> _Required work_:
In the moving-day post, substitute "examples" for "role models" and write out again the part that opens with the words containing "By faith. Two" and closes with "move in faith.".

Start of Supplied passage

By faith. Two words. Many before me. Just read Hebrews 11, “The Hall of Faith.”. It rattles off many men and women before me who have lived by faith. Great icons in the faith that are role models for me, they show me how to walk out this faith I have, how to move forward and well, just move in faith.
Tomorrow! Yes, tomorrow is our designated moving day. The two movers that were supposed to help us Saturday, both said they couldn’t Saturday but they could Friday. How’s that for God-organization? Tomorrow!
I’m sad because I don’t feel like I’ve had time to say goodbye or celebrate what was here. Yes, that makes me sad. All of the conveniences I’ve taken for granted here will be left untouched for yet another day, week or month depending on when I can get back to hug folks. I pray that this summer we can make time to just come back and say goodbye.
This morning the crazy-worry is gone. In the quietness, I just know it will all work out and there is no need to rush through it all yelling like a maniac (I am very capable of that, you know.) because after all, it is just a house. That's what my sweet friend Tara (I'll have to introduce you to her some time.) told me and she's right. It is just a house. I will pack the last boxes, run a few errands, hug the friends that stop by this morning and order tasty take out for dinner.
Tomorrow we will load trucks, pick the children up on the way out of town and sleep in our new home. We will spend the time we have there this weekend unpacking and start our new lives on Monday. We won’t be comfortable. We won’t feel at home yet. We won’t be settled.

End of Supplied passage
Start of Supplied material

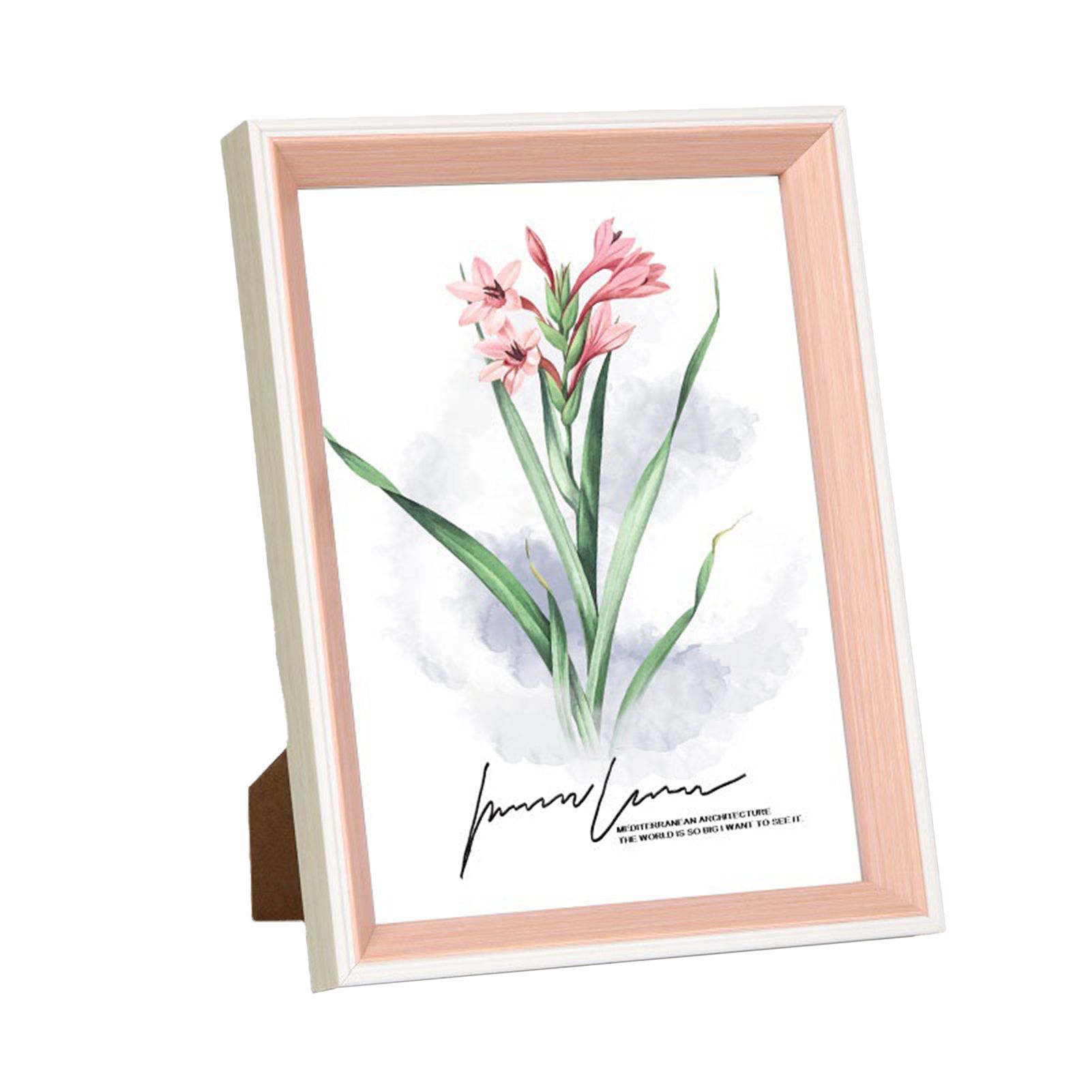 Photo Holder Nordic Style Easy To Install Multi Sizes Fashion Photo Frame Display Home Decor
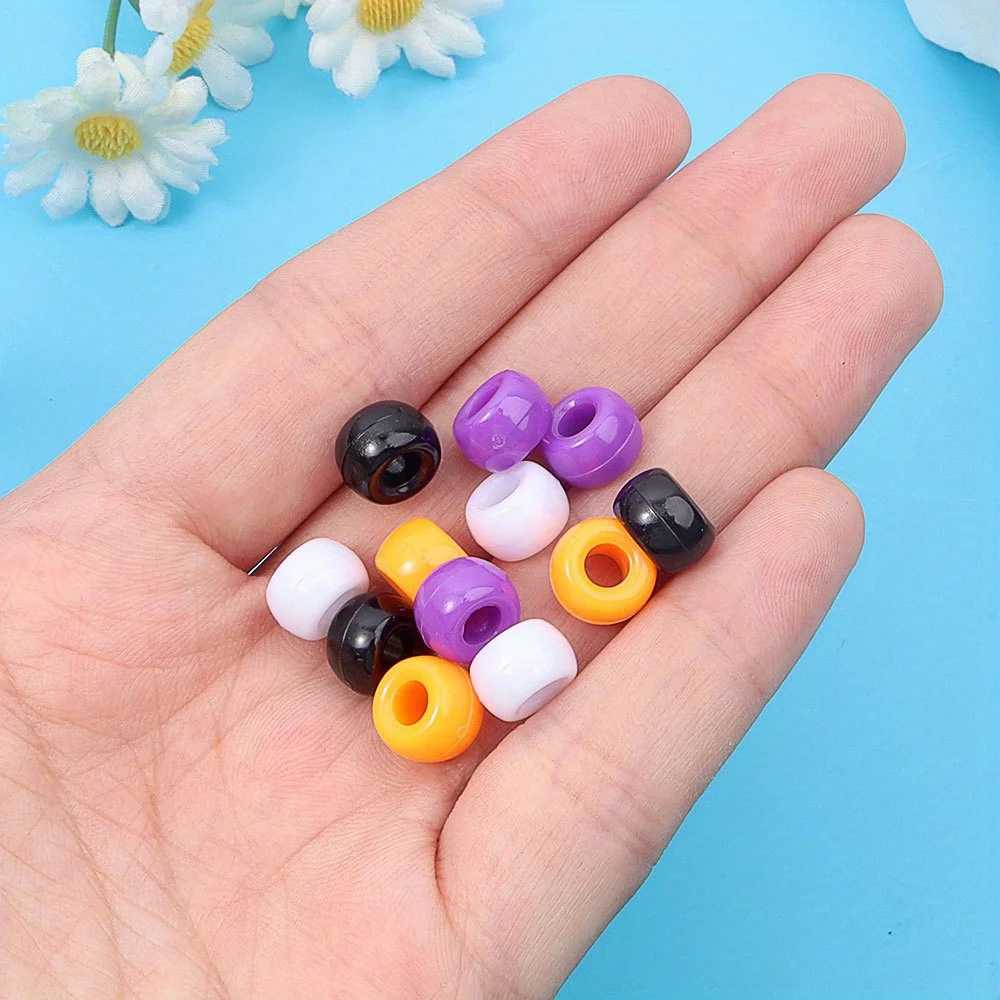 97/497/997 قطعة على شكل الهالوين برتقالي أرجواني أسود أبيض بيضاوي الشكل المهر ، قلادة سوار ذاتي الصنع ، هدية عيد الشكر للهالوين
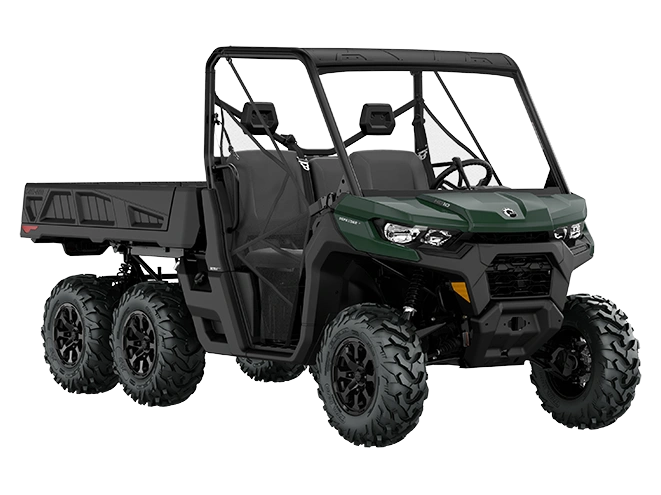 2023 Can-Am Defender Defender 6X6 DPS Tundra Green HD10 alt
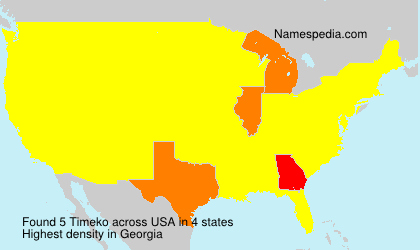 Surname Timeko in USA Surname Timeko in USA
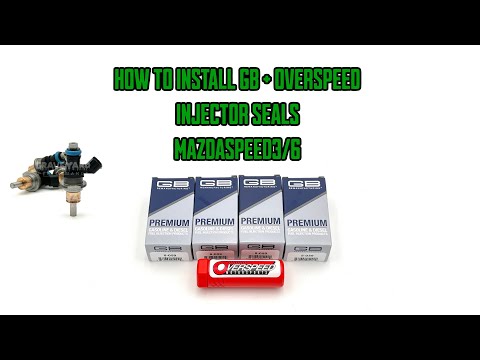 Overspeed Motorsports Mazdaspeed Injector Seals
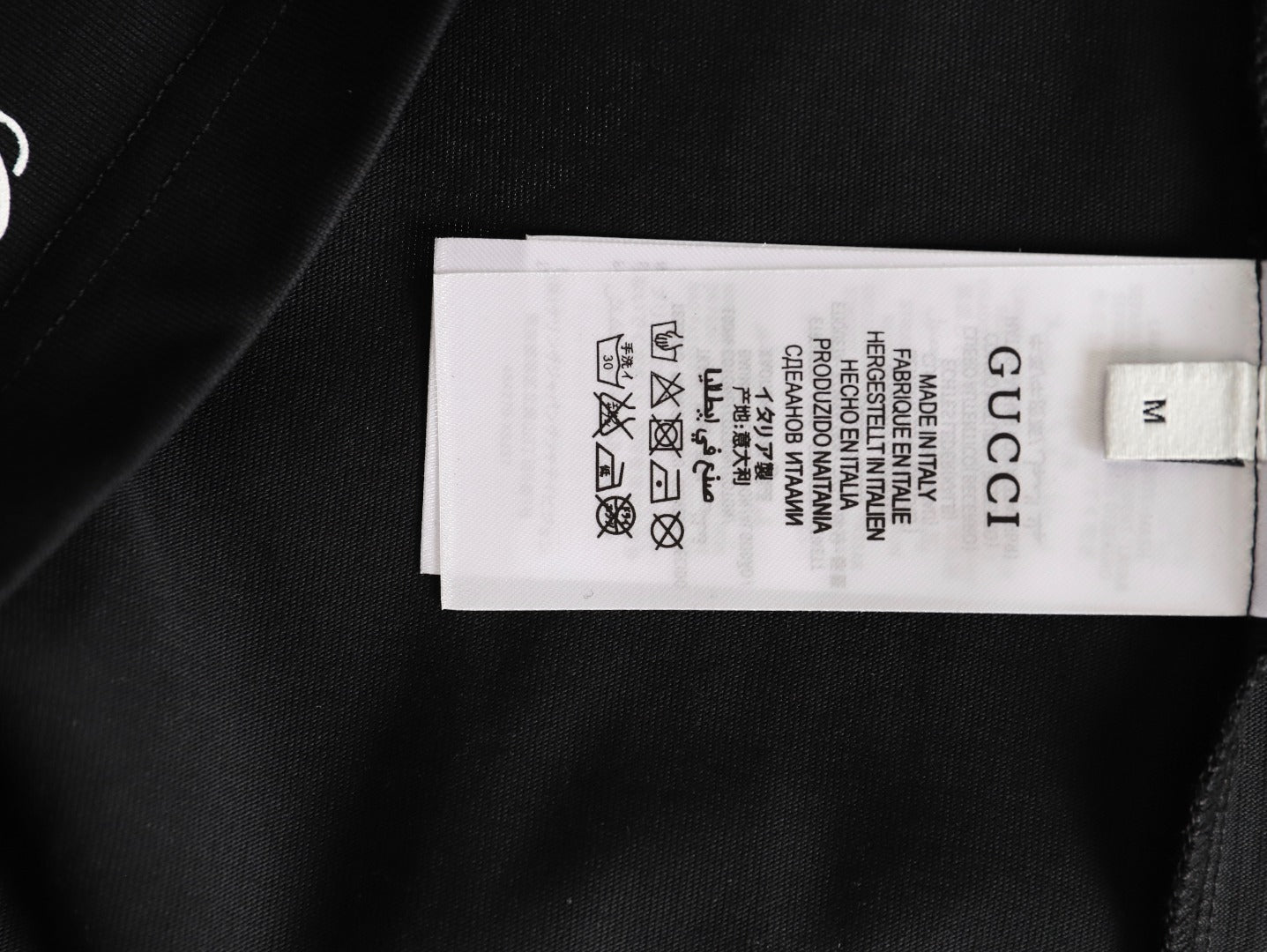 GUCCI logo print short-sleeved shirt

End of Supplied material

> _Solution for this task_:
By faith. Two words. Many before me. Just read Hebrews 11, “The Hall of Faith.”. It rattles off many men and women before me who have lived by faith. Great icons in the faith that are examples for me, they show me how to walk out this faith I have, how to move forward and well, just move in faith.